Objetivo da tarefa:
Reproduza tudo o que vai de "O petróleo tem" até "matriz energética global." no texto sobre o petróleo, trocando "petróleo" por "carvão".

#### Documento de origem

O petróleo tem sido a fonte energética mais explorada no mundo desde meados do século XX, ao impulsionar a chamada “segunda revolução industrial” e tornar-se a mola propulsora para a expansão de indústrias e a produção de máquinas e de veículos e para as inovações tecnológicas no período. Na atualidade, o petróleo permanece central em quase todas as regiões do planeta e deverá manter essa posição durante as próximas décadas, ainda que muitas fontes alternativas, renováveis ou não, venham aumentado sua participação na matriz energética global.
Esta edição da Panorama Internacional contempla esse tema tão onipresente e relevante na cena global, com impactos bastante diversificados para cada localidade. Dada sua complexidade e abrangência, não pretendemos, em hipótese alguma, exaurir discussões ou mesmo dar respostas definitivas. Pelo contrário, essa complexidade habilita o desenvolvimento de pesquisas com viés multidisciplinar e com diferentes níveis de análise a lidar com esse tema, tão caro a gestores públicos, empresários do setor privado, pesquisadores, estudantes e demais interessados.

########
#### Conteúdo do conjunto

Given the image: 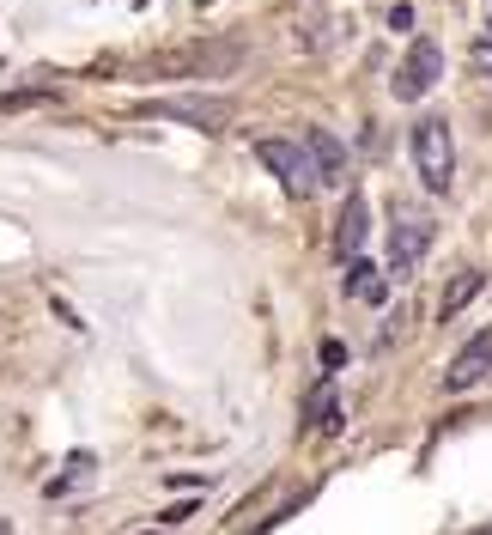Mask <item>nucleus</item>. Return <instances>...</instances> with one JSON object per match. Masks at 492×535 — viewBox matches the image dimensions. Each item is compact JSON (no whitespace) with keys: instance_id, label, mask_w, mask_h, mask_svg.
I'll list each match as a JSON object with an SVG mask.
<instances>
[{"instance_id":"obj_9","label":"nucleus","mask_w":492,"mask_h":535,"mask_svg":"<svg viewBox=\"0 0 492 535\" xmlns=\"http://www.w3.org/2000/svg\"><path fill=\"white\" fill-rule=\"evenodd\" d=\"M335 244H341V256H353V250L365 244V201H359V195L347 201V213H341V225H335Z\"/></svg>"},{"instance_id":"obj_2","label":"nucleus","mask_w":492,"mask_h":535,"mask_svg":"<svg viewBox=\"0 0 492 535\" xmlns=\"http://www.w3.org/2000/svg\"><path fill=\"white\" fill-rule=\"evenodd\" d=\"M426 250H432V219L420 213V207H407V213H395V225H389V268L383 274H414L420 262H426Z\"/></svg>"},{"instance_id":"obj_4","label":"nucleus","mask_w":492,"mask_h":535,"mask_svg":"<svg viewBox=\"0 0 492 535\" xmlns=\"http://www.w3.org/2000/svg\"><path fill=\"white\" fill-rule=\"evenodd\" d=\"M438 73H444V49L432 37H420L414 49H407V61L395 67V98H426L438 86Z\"/></svg>"},{"instance_id":"obj_1","label":"nucleus","mask_w":492,"mask_h":535,"mask_svg":"<svg viewBox=\"0 0 492 535\" xmlns=\"http://www.w3.org/2000/svg\"><path fill=\"white\" fill-rule=\"evenodd\" d=\"M414 171L426 189H450L456 183V140L444 116H420L414 122Z\"/></svg>"},{"instance_id":"obj_6","label":"nucleus","mask_w":492,"mask_h":535,"mask_svg":"<svg viewBox=\"0 0 492 535\" xmlns=\"http://www.w3.org/2000/svg\"><path fill=\"white\" fill-rule=\"evenodd\" d=\"M304 152H310V165H316V183H347V146L328 134V128H304Z\"/></svg>"},{"instance_id":"obj_5","label":"nucleus","mask_w":492,"mask_h":535,"mask_svg":"<svg viewBox=\"0 0 492 535\" xmlns=\"http://www.w3.org/2000/svg\"><path fill=\"white\" fill-rule=\"evenodd\" d=\"M492 377V329H480L456 359H450V371H444V390L450 396H462V390H474V384H486Z\"/></svg>"},{"instance_id":"obj_11","label":"nucleus","mask_w":492,"mask_h":535,"mask_svg":"<svg viewBox=\"0 0 492 535\" xmlns=\"http://www.w3.org/2000/svg\"><path fill=\"white\" fill-rule=\"evenodd\" d=\"M322 365H328V371H341V365H347V353H341V341H322Z\"/></svg>"},{"instance_id":"obj_8","label":"nucleus","mask_w":492,"mask_h":535,"mask_svg":"<svg viewBox=\"0 0 492 535\" xmlns=\"http://www.w3.org/2000/svg\"><path fill=\"white\" fill-rule=\"evenodd\" d=\"M383 268H371V262H347V298H359V304H383Z\"/></svg>"},{"instance_id":"obj_12","label":"nucleus","mask_w":492,"mask_h":535,"mask_svg":"<svg viewBox=\"0 0 492 535\" xmlns=\"http://www.w3.org/2000/svg\"><path fill=\"white\" fill-rule=\"evenodd\" d=\"M480 73H486V80H492V49H480Z\"/></svg>"},{"instance_id":"obj_7","label":"nucleus","mask_w":492,"mask_h":535,"mask_svg":"<svg viewBox=\"0 0 492 535\" xmlns=\"http://www.w3.org/2000/svg\"><path fill=\"white\" fill-rule=\"evenodd\" d=\"M480 286H486V274H480V268H456V274H450V286L438 292V317H444V323H450V317H462L468 304L480 298Z\"/></svg>"},{"instance_id":"obj_3","label":"nucleus","mask_w":492,"mask_h":535,"mask_svg":"<svg viewBox=\"0 0 492 535\" xmlns=\"http://www.w3.org/2000/svg\"><path fill=\"white\" fill-rule=\"evenodd\" d=\"M256 159H262L292 195H310V189H316V165H310L304 146H292V140H256Z\"/></svg>"},{"instance_id":"obj_10","label":"nucleus","mask_w":492,"mask_h":535,"mask_svg":"<svg viewBox=\"0 0 492 535\" xmlns=\"http://www.w3.org/2000/svg\"><path fill=\"white\" fill-rule=\"evenodd\" d=\"M335 408H341L335 390H316V396H310V426H335Z\"/></svg>"}]
</instances>
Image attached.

########

Resultado:
O carvão tem sido a fonte energética mais explorada no mundo desde meados do século XX, ao impulsionar a chamada “segunda revolução industrial” e tornar-se a mola propulsora para a expansão de indústrias e a produção de máquinas e de veículos e para as inovações tecnológicas no período. Na atualidade, o carvão permanece central em quase todas as regiões do planeta e deverá manter essa posição durante as próximas décadas, ainda que muitas fontes alternativas, renováveis ou não, venham aumentado sua participação na matriz energética global.